--- YOUR ASSIGNMENT ---
Where does the string "vuquangensis" occur in the records below? Copy every line that holds it.

--- DATA TO PROCESS ---

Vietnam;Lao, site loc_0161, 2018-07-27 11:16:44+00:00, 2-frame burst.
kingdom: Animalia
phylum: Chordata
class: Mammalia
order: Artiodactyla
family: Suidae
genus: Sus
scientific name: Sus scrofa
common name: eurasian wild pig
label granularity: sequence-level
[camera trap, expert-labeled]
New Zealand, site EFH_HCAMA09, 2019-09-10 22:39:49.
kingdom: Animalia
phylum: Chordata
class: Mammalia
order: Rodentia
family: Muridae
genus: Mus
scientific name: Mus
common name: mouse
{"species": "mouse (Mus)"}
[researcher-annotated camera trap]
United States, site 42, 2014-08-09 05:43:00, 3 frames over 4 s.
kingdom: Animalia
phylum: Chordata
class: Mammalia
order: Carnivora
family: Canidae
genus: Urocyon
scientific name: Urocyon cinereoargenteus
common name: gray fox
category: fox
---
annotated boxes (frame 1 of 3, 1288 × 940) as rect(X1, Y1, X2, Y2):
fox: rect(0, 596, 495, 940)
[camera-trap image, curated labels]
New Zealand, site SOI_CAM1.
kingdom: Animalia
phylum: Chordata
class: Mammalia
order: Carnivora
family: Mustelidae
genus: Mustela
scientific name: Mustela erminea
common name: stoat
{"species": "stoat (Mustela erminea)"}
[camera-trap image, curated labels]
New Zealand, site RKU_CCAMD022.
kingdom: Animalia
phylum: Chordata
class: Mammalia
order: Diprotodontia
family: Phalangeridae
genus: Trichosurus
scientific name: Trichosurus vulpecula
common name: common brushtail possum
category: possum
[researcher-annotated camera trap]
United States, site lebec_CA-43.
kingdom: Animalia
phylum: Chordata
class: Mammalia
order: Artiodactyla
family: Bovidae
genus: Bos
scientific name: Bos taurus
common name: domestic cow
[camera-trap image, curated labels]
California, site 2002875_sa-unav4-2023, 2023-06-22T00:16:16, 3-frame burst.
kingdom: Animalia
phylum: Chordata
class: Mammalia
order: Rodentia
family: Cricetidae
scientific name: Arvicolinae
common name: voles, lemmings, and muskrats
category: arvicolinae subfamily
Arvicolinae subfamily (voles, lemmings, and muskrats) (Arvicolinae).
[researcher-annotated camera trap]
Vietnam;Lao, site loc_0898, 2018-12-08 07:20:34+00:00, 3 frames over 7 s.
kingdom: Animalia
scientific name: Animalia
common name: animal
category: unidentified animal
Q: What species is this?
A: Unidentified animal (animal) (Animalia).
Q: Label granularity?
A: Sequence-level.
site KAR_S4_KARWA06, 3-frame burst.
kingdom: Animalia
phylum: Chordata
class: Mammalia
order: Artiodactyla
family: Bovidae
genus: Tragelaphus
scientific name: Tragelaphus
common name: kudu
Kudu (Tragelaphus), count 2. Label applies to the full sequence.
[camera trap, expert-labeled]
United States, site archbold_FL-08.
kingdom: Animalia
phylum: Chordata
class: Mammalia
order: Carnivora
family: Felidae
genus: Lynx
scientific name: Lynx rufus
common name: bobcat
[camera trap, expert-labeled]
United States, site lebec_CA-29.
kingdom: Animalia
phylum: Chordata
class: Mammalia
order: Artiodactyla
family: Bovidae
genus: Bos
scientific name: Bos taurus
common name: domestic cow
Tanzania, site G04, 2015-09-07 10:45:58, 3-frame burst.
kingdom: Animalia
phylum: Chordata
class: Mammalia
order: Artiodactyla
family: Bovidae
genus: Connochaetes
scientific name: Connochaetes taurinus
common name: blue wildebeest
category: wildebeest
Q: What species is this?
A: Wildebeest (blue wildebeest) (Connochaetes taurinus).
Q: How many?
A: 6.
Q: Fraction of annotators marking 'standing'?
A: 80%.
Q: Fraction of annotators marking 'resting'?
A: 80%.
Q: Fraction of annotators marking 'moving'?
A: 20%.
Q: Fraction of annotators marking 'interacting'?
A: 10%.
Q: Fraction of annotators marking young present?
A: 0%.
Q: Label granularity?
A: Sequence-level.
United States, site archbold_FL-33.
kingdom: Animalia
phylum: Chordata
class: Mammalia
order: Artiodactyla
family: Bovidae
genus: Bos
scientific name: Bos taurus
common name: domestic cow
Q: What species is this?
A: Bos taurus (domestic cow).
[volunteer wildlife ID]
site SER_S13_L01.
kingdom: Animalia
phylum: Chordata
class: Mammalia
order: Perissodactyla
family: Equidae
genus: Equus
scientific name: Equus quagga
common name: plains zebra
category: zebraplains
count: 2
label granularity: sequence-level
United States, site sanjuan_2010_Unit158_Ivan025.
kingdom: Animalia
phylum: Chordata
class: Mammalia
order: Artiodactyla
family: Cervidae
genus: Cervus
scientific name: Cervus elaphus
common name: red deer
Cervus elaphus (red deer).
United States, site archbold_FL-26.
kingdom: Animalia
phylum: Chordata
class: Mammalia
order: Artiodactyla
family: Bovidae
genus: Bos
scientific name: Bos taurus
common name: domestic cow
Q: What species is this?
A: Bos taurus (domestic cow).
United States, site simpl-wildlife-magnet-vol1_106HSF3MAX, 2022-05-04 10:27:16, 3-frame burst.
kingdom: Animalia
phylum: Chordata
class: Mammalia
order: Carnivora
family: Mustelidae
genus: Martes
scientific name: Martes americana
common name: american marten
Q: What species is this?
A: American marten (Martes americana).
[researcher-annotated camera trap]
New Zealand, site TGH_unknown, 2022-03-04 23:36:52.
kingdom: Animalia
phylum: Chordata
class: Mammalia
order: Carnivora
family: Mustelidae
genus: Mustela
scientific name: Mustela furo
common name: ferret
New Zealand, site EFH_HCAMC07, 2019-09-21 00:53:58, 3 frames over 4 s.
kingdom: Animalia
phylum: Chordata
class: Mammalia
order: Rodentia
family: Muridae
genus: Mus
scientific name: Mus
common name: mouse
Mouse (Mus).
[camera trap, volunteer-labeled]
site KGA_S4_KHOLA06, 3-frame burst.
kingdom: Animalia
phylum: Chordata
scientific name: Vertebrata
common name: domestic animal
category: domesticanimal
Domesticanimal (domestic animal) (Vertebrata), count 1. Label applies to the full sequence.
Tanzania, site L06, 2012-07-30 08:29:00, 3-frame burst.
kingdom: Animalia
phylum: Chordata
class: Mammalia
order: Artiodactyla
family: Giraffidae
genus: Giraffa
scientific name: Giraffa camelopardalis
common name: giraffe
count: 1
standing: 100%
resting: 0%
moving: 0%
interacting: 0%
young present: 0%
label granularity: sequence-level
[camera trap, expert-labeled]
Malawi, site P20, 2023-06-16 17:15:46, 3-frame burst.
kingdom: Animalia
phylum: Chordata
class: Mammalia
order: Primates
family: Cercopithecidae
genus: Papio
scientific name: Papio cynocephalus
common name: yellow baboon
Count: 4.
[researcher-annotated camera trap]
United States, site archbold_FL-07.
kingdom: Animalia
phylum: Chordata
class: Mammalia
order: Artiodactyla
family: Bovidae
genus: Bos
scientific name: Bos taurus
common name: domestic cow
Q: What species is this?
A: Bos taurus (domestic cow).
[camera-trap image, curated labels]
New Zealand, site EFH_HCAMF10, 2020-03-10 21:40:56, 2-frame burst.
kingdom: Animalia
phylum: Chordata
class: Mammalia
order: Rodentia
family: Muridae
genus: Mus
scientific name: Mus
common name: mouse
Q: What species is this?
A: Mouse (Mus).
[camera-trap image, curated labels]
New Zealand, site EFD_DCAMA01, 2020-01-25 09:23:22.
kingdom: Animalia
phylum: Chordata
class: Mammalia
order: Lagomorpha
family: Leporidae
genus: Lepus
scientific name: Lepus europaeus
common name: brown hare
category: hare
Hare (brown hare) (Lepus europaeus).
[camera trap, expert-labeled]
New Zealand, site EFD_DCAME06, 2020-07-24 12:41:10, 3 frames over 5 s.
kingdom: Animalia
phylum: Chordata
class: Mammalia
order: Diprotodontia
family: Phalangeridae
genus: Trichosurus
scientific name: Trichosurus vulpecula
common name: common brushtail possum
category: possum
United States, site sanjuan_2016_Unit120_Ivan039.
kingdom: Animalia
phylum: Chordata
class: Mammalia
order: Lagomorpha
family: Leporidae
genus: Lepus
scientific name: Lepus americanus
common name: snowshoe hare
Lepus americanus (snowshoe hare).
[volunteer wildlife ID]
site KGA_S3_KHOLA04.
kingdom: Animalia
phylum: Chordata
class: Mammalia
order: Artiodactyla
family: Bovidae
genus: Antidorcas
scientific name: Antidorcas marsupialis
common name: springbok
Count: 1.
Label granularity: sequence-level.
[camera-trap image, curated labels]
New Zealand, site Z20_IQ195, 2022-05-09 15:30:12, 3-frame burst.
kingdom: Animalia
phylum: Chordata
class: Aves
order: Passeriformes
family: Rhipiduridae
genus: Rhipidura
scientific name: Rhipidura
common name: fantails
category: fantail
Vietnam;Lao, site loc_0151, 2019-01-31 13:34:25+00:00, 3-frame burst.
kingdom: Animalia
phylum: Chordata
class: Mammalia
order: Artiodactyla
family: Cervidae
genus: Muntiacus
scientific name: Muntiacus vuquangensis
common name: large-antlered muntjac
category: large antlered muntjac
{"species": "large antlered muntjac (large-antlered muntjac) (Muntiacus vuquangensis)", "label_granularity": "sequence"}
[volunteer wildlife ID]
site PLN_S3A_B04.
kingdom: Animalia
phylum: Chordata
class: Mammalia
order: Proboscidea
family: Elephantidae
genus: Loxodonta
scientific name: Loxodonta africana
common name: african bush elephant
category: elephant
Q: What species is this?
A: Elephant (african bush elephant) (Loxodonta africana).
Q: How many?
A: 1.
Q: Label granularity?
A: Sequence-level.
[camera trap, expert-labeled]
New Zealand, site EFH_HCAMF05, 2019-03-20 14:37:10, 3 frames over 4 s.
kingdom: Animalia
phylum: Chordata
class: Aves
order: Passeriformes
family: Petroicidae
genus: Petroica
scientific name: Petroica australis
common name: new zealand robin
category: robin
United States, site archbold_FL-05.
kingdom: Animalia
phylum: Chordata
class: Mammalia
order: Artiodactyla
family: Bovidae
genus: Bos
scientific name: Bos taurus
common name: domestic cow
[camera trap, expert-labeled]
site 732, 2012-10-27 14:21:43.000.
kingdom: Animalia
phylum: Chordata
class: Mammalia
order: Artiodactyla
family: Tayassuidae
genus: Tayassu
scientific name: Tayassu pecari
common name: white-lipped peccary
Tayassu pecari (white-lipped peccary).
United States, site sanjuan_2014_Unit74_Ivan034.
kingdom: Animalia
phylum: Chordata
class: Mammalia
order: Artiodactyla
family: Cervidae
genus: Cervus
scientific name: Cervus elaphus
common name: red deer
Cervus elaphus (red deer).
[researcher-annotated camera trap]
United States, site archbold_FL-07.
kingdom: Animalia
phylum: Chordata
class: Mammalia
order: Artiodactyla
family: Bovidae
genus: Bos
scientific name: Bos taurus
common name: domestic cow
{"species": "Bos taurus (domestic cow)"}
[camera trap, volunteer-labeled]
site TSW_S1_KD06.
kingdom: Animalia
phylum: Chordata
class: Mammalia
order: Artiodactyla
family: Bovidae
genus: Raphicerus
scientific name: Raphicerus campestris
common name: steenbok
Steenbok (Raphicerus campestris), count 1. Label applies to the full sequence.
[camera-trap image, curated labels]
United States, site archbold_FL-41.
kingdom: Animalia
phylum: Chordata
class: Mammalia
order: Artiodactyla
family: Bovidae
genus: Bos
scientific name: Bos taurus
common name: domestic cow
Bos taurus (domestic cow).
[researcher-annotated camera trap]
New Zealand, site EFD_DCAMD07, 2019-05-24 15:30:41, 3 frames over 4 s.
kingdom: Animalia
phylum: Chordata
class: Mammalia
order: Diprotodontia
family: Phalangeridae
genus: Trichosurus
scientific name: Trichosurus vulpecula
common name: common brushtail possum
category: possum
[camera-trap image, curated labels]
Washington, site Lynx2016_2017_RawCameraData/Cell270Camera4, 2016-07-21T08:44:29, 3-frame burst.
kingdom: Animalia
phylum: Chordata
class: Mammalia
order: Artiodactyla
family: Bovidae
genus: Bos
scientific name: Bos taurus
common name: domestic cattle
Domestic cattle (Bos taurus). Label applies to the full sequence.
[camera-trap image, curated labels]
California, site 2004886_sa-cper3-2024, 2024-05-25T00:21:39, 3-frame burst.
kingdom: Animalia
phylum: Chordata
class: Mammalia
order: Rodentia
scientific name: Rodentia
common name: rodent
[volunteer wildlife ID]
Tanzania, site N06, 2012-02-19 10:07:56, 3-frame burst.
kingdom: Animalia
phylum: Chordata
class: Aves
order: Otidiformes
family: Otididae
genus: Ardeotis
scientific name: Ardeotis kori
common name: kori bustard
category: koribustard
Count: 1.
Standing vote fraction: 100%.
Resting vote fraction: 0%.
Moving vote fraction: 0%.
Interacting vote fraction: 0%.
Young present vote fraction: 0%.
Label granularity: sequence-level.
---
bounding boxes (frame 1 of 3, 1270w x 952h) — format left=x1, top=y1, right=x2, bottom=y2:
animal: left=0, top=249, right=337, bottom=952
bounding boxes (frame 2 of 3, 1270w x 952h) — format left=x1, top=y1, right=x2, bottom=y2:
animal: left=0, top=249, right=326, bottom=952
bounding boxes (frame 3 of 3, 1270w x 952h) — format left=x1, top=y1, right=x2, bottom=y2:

--- SOLUTION TO THE PROBLEM ---
scientific name: Muntiacus vuquangensis
{"species": "large antlered muntjac (large-antlered muntjac) (Muntiacus vuquangensis)", "label_granularity": "sequence"}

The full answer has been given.